==== Document text

Here's an attempt at the chx approach.

It took a little extra code because we currently assume that we succeed every time we try to enable a theme. So I had to make an effort at eliminating that assumption.

moshe weitzman’s picture

Is this really enough? How do we gracefully handle failure in system_update_7051()? There will be plenty of sites with dupes here.

matt2000’s picture

Because system_requirements() is checked before every run of update.php, system_update_7051() will never run until the user resolves any conflicts.

retester2010’s picture

Status: Needs review » Needs work
Issue tags: +DX (Developer Experience), +DrupalWTF

The last submitted patch, chx_hates_name_conflicts.patch, failed testing.

scor’s picture

Version: 7.x-dev » 8.x-dev
podarok’s picture

subscribe

askibinski’s picture

Just wondering if this problem will still be present in Drupal 8, with all the namespacing/PSR-0 changes that are commited?

========

Answer from the issue thread:
1. Which function is checked before every run of update.php?
2. What is the name of the last submitted patch that failed testing?
3. To which version was the issue moved from 7.x-dev?
These entries come from a different source than the text above.

==== The data

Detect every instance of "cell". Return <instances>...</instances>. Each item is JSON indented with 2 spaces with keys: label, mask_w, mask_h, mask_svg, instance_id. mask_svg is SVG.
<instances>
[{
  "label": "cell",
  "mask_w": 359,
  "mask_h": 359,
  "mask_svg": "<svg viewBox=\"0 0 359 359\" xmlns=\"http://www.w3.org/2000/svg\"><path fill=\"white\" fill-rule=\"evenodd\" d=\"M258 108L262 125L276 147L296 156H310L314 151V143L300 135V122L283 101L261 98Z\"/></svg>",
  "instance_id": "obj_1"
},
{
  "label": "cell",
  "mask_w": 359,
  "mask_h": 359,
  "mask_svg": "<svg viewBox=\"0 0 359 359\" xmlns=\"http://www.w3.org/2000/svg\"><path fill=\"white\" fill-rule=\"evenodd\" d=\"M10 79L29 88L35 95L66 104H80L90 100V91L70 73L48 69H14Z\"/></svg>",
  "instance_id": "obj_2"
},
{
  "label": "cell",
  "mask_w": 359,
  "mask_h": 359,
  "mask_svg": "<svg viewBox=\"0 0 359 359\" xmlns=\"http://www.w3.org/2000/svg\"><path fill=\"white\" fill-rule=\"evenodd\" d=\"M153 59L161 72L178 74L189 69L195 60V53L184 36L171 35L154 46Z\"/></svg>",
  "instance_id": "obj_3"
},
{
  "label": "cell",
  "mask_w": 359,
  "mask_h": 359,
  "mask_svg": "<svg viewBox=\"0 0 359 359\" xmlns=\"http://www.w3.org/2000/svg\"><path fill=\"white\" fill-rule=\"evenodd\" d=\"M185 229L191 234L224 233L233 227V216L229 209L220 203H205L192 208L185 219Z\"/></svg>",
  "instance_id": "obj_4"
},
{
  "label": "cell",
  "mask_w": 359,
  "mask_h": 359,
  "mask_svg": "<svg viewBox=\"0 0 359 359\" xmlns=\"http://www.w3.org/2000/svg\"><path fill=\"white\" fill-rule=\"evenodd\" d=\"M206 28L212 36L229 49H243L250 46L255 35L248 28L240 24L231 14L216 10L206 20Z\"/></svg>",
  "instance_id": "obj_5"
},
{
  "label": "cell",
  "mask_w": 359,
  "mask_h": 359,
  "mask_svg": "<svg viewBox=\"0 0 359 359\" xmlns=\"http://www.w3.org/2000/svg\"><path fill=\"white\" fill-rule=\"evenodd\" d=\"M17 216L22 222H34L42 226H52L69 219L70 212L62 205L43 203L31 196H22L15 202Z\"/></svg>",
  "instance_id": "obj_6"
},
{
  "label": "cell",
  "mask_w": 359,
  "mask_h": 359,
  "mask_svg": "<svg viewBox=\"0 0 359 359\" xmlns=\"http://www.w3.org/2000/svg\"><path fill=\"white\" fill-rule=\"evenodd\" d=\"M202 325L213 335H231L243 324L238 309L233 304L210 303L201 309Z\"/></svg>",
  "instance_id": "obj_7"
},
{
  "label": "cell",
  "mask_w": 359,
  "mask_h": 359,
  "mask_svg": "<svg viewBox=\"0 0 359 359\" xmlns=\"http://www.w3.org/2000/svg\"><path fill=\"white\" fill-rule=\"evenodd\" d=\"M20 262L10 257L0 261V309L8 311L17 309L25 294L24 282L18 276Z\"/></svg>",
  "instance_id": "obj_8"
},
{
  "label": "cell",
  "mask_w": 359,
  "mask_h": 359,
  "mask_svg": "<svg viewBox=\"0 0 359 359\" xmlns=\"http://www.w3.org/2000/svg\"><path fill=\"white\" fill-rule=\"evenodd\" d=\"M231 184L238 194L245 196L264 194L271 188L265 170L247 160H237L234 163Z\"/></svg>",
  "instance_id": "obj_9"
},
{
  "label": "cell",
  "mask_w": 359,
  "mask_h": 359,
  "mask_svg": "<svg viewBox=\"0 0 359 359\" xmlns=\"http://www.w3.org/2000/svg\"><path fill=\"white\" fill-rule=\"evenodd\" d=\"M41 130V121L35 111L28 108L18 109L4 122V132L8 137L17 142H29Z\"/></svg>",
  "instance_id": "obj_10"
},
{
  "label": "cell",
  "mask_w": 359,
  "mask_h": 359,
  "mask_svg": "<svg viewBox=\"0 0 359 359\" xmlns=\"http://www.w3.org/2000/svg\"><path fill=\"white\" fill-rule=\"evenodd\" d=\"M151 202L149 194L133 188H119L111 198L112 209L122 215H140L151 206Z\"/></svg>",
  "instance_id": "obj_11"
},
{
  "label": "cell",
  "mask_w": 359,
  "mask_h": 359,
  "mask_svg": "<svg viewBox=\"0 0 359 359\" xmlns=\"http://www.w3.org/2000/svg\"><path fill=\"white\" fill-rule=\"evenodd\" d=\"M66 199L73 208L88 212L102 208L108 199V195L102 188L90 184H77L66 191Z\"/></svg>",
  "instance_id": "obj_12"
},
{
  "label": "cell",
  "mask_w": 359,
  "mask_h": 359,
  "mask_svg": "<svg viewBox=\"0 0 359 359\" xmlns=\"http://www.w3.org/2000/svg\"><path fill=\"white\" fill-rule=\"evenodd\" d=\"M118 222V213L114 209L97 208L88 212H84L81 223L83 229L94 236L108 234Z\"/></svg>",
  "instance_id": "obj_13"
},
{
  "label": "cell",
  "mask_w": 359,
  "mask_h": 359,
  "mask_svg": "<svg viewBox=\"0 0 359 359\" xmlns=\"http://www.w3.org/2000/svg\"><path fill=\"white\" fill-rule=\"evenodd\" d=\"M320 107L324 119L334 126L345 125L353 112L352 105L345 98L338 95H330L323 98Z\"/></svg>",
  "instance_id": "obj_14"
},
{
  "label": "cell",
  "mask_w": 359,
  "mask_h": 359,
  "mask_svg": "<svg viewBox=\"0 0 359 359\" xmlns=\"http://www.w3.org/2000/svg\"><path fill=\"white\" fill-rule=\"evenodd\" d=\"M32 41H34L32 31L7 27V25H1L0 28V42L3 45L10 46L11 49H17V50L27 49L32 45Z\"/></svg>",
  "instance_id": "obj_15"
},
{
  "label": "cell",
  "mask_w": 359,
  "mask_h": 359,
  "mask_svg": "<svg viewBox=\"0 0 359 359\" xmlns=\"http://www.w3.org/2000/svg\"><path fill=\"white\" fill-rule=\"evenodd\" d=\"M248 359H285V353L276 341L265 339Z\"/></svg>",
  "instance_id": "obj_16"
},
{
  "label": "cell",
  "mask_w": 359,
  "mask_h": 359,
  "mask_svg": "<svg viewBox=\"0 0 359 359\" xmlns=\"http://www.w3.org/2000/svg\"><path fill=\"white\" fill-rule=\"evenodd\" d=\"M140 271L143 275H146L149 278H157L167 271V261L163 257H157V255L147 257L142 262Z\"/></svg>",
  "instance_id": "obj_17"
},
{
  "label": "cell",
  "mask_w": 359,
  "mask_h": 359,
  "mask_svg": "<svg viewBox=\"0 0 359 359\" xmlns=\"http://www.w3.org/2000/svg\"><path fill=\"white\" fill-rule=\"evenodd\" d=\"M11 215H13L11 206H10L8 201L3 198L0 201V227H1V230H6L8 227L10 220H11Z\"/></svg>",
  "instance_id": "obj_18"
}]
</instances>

========

**Task response**
1. system_requirements()
2. chx_hates_name_conflicts.patch
3. 8.x-dev